Being charitable here as I was with the rock farm: how many ponies actually saw Rainbow Dash directly causing the sonic rainboom, and how many saw just the sonic rainboom? The way the sonic rainboom is framed in every part of the show where it's been brought up so far, it is presented as something a pegasus directly causes, but at least theoretically it could either be something which can also occur as a freak accident of nature or is BELIEVED to sometimes occur as a freak accident of nature (I could possibly see some snooty unicorn scientists proposing this purely out of disdain for theories of earth pony and pegasi magical abilities, at least those beyond the ones that are indisputable (and arguably none of earth pony magic is indisputable!)). So, again being extra charitable and stretching my suspension of disbelief to the limit, MAYBE the spectators and even the bullies were for the most part convinced/convinced themselves that it was all a big coincidence. It's flimsy but that's all I got - if I treat this as a reality that I've been presented with rather than a show that's been artificially constructed, then I'd simply say that there's clear a deficit of information somewhere, that there's some big missing pieces that create, in their absence, this apparent contradiction. That's I guess the second way I could be charitable, simply assuming the world is real in the same way we assume our world is real and going from there. In fairness, there are irl plotholes (such as the incongruities between general relativity and quantum mechanics, or the uncertainty principle)

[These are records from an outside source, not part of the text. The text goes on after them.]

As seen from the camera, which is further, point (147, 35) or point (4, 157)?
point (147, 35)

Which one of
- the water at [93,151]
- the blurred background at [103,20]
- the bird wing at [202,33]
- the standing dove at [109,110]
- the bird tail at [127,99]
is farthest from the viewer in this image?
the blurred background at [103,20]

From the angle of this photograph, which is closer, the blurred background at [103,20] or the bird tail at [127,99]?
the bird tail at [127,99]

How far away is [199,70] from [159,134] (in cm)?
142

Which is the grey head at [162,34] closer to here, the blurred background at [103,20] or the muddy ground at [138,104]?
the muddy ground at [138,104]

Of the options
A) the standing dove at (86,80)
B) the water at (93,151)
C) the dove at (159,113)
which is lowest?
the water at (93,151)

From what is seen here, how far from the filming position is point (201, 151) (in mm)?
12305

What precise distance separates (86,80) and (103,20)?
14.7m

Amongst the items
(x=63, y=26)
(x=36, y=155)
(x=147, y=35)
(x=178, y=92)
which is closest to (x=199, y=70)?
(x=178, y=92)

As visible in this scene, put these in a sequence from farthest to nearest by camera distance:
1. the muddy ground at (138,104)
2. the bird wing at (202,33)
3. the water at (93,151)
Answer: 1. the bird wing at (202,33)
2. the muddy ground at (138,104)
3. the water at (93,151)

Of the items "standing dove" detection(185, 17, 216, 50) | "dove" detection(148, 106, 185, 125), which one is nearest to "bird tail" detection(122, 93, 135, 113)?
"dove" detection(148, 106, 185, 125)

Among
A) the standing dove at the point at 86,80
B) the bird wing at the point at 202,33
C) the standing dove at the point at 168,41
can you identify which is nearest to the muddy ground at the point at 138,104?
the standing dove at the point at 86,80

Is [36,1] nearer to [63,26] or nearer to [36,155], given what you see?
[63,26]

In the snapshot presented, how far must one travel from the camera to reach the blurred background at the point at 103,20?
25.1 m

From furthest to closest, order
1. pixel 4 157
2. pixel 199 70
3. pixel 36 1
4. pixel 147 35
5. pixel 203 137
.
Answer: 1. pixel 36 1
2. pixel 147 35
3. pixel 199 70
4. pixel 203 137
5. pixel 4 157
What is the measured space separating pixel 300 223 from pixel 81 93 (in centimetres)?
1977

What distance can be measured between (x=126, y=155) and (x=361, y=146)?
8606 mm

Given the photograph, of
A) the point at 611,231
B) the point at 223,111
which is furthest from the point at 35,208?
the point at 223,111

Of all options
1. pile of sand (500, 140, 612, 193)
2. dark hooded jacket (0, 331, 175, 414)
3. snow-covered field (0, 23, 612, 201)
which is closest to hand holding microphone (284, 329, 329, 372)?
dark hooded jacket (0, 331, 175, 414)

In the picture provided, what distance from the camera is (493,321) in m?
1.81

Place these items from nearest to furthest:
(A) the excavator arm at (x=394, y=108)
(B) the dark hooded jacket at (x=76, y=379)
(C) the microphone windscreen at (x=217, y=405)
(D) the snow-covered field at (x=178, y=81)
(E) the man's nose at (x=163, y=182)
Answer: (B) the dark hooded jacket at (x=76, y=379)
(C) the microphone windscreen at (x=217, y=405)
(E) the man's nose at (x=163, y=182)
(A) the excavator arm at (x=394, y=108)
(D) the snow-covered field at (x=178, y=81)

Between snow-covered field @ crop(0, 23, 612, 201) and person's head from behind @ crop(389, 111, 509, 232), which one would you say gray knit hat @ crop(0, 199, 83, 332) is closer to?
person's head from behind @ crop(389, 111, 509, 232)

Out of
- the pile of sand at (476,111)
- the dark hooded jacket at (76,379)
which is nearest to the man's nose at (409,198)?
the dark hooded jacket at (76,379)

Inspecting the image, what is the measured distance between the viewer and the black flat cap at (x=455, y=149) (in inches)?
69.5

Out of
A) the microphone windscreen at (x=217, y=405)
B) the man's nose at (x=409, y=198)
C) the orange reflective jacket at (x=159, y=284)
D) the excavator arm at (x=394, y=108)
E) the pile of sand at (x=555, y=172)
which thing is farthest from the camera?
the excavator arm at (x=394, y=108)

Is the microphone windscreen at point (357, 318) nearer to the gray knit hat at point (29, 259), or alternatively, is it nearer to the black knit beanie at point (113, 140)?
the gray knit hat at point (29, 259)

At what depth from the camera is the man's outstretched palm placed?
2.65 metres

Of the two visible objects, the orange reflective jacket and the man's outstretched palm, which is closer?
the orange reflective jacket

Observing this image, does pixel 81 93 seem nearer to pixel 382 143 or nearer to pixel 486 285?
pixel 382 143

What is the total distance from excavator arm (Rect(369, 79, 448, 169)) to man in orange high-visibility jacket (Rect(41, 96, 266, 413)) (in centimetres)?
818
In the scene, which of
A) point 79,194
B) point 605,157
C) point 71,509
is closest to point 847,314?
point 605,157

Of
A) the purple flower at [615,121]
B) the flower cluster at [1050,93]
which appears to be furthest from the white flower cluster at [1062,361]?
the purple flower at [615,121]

> My sometimes militaristic mind can't help but think in the ways that this could be weaponized.
It's sort of the question of weaponizing superheroes in a way, since (iirc) only Rainbow Dash is ever able to perform a rainboom. The Super Mario series raises a similar question: are the Toad Guards effectively a ceremonial military (given their perfect track record of failure in even slightly hindering the Koopa armed forces) and the Mario brothers essentially the two-man army of the entire (rather large!) Mushroom Kingdom? There's a couple of exceptions possibly but seemingly Princess Peach's defense policy rests entirely on relying upon two superheroes. Luckily, in spite of Equestria's occasional reliance on the elements of harmony, it never gets quite as silly as aspects of the Mario series do, we can clearly extrapolate that the Equestrian military exists and does effectively deal with some threats even if we see very little of it. 
> I wonder how many other cultural inferences I can make with that though?

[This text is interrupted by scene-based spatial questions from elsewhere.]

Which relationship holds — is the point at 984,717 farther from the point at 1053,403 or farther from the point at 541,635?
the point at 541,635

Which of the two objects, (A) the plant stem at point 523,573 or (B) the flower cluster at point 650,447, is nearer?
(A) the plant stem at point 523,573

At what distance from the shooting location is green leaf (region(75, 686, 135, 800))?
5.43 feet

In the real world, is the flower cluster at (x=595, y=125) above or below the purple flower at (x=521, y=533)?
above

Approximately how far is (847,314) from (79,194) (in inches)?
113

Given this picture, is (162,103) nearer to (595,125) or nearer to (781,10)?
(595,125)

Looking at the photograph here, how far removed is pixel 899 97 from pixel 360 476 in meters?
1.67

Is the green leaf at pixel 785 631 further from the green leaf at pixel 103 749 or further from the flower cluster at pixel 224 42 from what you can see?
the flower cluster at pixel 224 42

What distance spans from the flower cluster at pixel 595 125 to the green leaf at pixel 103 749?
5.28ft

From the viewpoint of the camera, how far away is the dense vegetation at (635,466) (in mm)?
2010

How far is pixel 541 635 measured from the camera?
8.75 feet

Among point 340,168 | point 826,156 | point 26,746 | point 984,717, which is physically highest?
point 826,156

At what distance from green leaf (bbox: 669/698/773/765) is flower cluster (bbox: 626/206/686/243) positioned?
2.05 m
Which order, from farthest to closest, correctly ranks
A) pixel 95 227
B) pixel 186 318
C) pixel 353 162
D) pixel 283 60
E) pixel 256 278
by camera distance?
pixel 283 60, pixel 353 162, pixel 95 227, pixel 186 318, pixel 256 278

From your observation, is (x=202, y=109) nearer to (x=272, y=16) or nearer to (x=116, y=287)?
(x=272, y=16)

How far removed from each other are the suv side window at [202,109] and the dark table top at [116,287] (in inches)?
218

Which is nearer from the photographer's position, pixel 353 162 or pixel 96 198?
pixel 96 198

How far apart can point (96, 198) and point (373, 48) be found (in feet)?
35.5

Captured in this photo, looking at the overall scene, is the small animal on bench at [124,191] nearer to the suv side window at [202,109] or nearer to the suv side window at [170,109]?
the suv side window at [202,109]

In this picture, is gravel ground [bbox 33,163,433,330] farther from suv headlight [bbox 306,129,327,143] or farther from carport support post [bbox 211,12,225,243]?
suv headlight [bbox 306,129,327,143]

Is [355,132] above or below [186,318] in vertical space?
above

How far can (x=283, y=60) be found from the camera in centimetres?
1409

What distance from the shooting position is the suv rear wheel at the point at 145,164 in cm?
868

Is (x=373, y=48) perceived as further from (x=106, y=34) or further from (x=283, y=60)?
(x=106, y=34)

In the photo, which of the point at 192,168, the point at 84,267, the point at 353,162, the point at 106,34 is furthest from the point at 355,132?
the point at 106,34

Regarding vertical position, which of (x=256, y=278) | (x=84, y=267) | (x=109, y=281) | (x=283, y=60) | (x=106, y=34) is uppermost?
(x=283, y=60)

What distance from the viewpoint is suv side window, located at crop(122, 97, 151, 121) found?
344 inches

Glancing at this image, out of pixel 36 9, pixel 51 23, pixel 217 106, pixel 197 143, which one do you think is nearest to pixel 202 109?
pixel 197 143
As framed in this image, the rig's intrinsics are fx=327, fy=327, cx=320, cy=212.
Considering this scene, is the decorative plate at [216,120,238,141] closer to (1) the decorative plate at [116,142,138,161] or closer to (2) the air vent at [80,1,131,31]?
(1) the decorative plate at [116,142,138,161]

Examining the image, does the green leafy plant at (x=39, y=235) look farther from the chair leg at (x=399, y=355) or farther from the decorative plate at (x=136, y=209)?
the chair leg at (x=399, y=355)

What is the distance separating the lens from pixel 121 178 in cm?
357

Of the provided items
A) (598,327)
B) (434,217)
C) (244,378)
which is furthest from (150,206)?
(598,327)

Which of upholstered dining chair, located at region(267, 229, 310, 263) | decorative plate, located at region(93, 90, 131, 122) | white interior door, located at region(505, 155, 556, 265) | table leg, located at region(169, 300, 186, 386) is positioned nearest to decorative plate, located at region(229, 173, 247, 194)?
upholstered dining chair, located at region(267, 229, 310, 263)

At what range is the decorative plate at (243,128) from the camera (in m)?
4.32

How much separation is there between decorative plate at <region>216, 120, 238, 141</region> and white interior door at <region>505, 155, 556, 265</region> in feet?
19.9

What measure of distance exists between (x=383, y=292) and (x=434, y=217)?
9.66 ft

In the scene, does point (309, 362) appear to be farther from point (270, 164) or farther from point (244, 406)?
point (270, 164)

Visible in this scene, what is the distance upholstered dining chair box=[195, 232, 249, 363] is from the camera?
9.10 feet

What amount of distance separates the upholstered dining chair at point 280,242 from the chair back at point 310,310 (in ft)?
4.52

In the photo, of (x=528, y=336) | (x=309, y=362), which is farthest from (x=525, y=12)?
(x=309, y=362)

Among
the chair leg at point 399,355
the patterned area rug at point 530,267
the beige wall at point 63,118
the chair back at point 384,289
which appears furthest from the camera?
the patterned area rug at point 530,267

We have a bit of a precedent for it from Winter Wrap-Up, where Ponyville traditions bar the use of magic (which I believe I theorized at the time later had an exception added for Pegasi, since weather manipulation seems rather obviously to be Pegasus magic at least to me) - if we just make that principle slightly more extreme, and assume that Ponyville was founded on those principles for a reason, it would make sense to me that Pinkie's family might well be purists of this kind of philosophy. In fact, I could even see this potentially justifying the rock farm: Earth pony magic primarily deals with plants and animals seemingly, so farming rocks could potentially be a way of subsisting without even the use of Earth pony magic, a totally nonmagical way of life. As to what the reasons or rationale for this way of life would be, I have absolutely no idea, and I don't even feel that I have enough of a basis to speculate really.